For most technically confident home users, a careful DIY install on a local network is reasonable if they follow the hardening checklist above.

Professional deployment makes sense when the install is going on a machine with any internet exposure: a home server with a public IP, a VPS, or an office network where other people are present. It also makes sense when OpenClaw is being deployed for a business, where you have multiple users, company tool integrations, compliance requirements, or data sensitivity beyond personal use. And if you are not confident in network configuration and don't want to learn it, the risk of getting it wrong on an exposed machine is not abstract.

Silverthread Labs offers OpenClaw setup and hardening services starting at $399 for personal installs. Business deployments, multi-user, with RBAC, audit logging, and custom MCP integrations, start at $2,500. Both tiers include CVE-2026-25253 patching, gateway lockdown, and plugin vetting against ClawHavoc supply-chain attack patterns.

Get your OpenClaw deployment handled by our team or read the detailed security hardening guide if you're doing it yourself.


FAQ#

What is OpenClaw in simple terms?

OpenClaw is a self hosted AI agent that runs on your own hardware. Unlike cloud AI assistants that respond to prompts, OpenClaw executes tasks autonomously: reading your email, checking your calendar, triggering automations. It uses an LLM backbone and a plugin system called skills.

Is OpenClaw free?

The software is free and open source, maintained by an independent nonprofit foundation. You pay for whatever LLM API you connect it to (OpenAI, Anthropic, etc.) or you can run inference locally at no cost using open-weight models.

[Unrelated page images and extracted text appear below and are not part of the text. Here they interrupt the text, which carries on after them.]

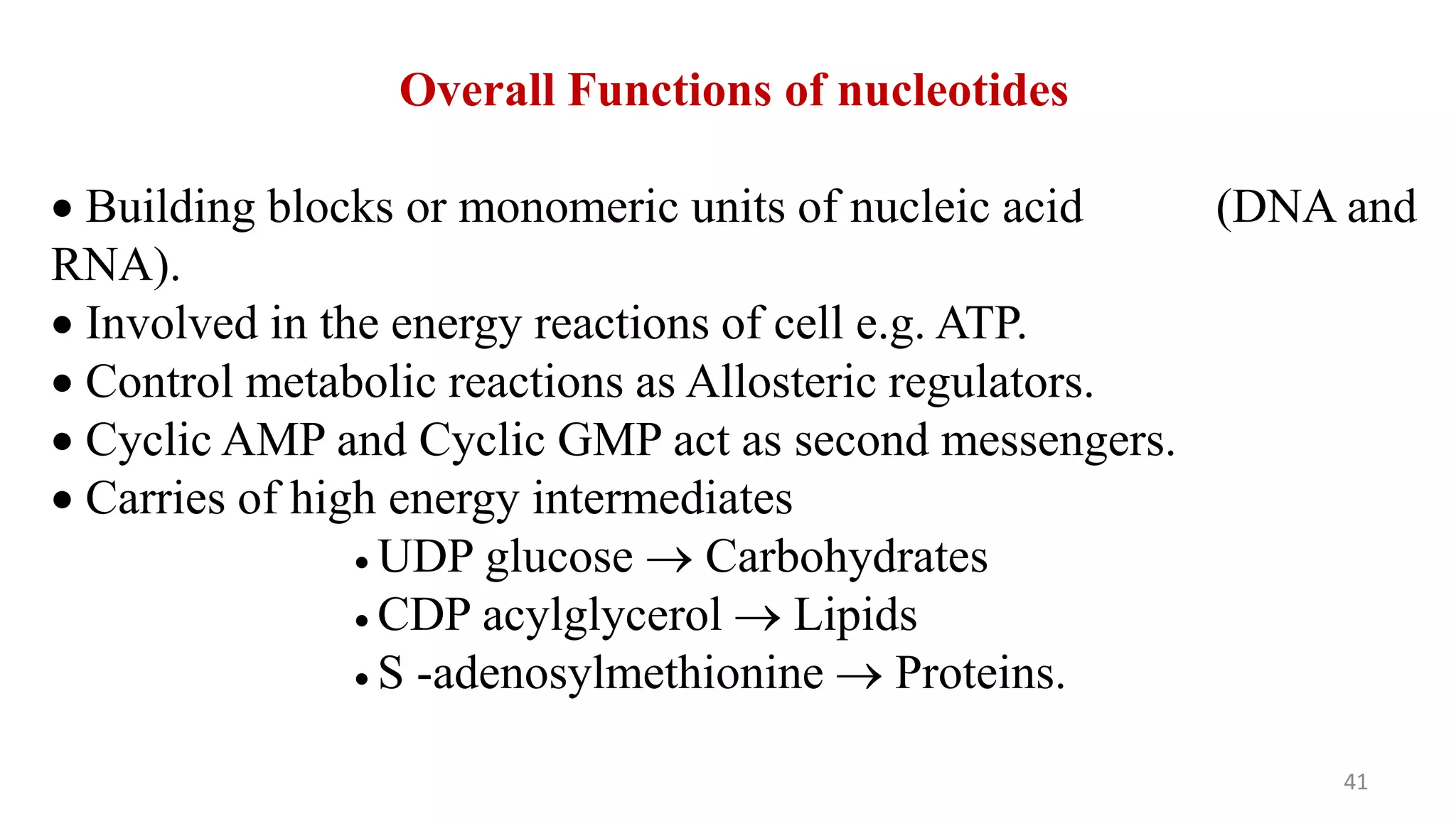 Overall Functions of nucleotides

• Building blocks or monomeric units of nucleic acid (DNA and RNA).
• Involved in the energy reactions of cell e.g. ATP.
• Control metabolic reactions as Allosteric regulators.
• Cyclic AMP and Cyclic GMP act as second messengers.
• Carries of high energy intermediates
• UDP glucose → Carbohydrates
• CDP acylglycerol → Lipids
• S -adenosylmethionine → Proteins.

41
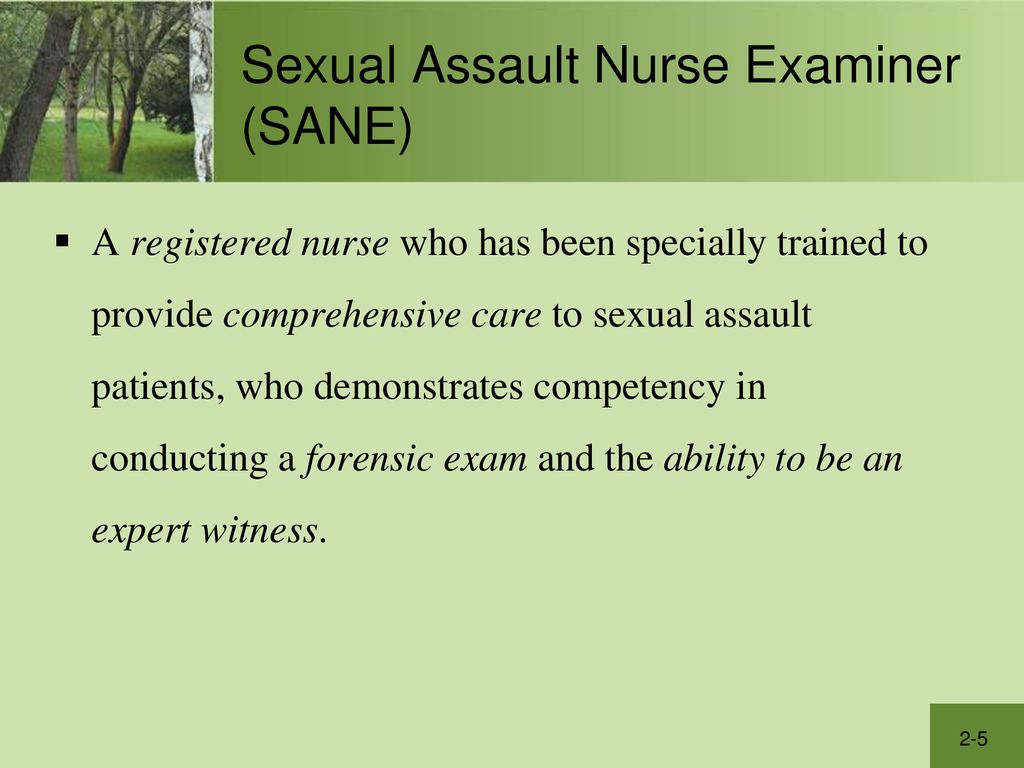 Sexual Assault Nurse Examiner (SANE)

▪ A registered nurse who has been specially trained to provide comprehensive care to sexual assault patients, who demonstrates competency in conducting a forensic exam and the ability to be an expert witness.

2-5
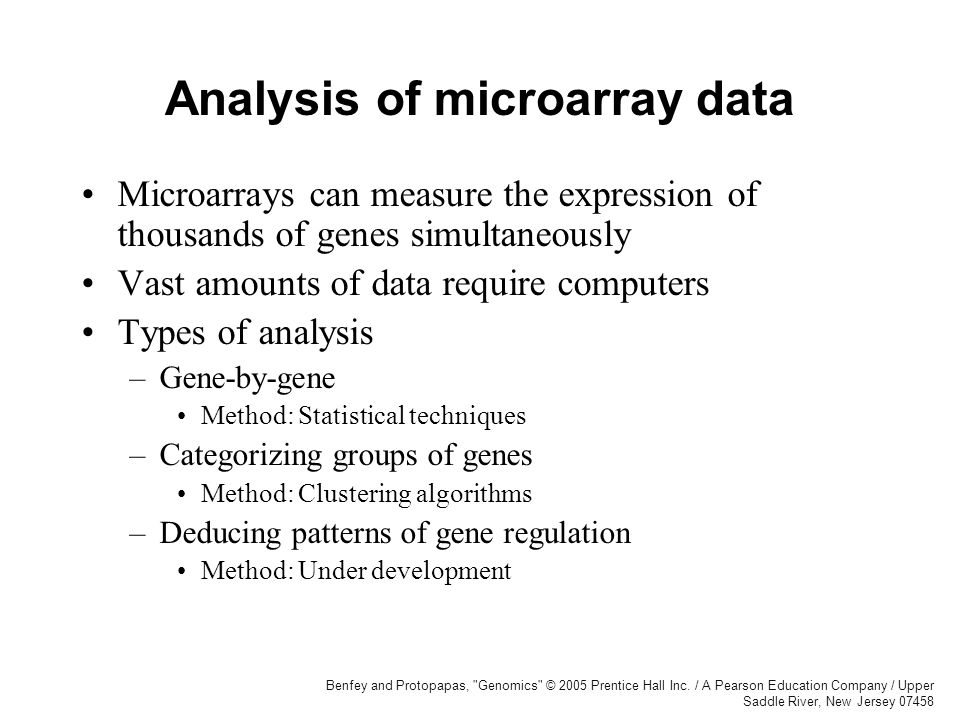 Analysis of microarray data

• Microarrays can measure the expression of thousands of genes simultaneously
• Vast amounts of data require computers
• Types of analysis
– Gene-by-gene
• Method: Statistical techniques
– Categorizing groups of genes
• Method: Clustering algorithms
– Deducing patterns of gene regulation
• Method: Under development

Benfey and Protopapas, "Genomics" © 2005 Prentice Hall Inc. / A Pearson Education Company / Upper Saddle River, New Jersey 07458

Is OpenClaw safe to install in 2026?

Running version 2026.1.29 or later on a local network with authentication enabled is materially safer than the default configuration most tutorials describe. The critical CVE-2026-25253 vulnerability is patched in that version. The remaining risk is skill selection: only install skills from publishers with verifiable, reviewed code.

What is ClawHub?

ClawHub is OpenClaw's official skills marketplace, over 5,400 MCP server packages that extend what the agent can do. Each skill is an MCP server the agent can call during task execution.

What is ClawHavoc?

ClawHavoc is a coordinated supply-chain attack campaign that planted malicious skills in ClawHub. Security researchers identified 1,184 total malicious skills in the marketplace as of March 2026, with 335+ traced to a single threat actor. The malicious skills used social engineering to deliver Atomic Stealer (AMOS) malware.

What is CVE-2026-25253?

CVE-2026-25253 is a CVSS 8.8 vulnerability in OpenClaw that enables one-click remote code execution via cross-site WebSocket hijacking. An attacker-controlled web page can steal the OpenClaw gateway authentication token and take full control of the instance. It was patched in version 2026.1.29, released January 29, 2026.

Can I use OpenClaw for my business?

Yes, but a business deployment requires additional configuration: role-based access control, audit logging, proper network segmentation, and custom MCP servers to connect it to your existing tools. A default install is not production ready for multi-user or compliance-sensitive environments.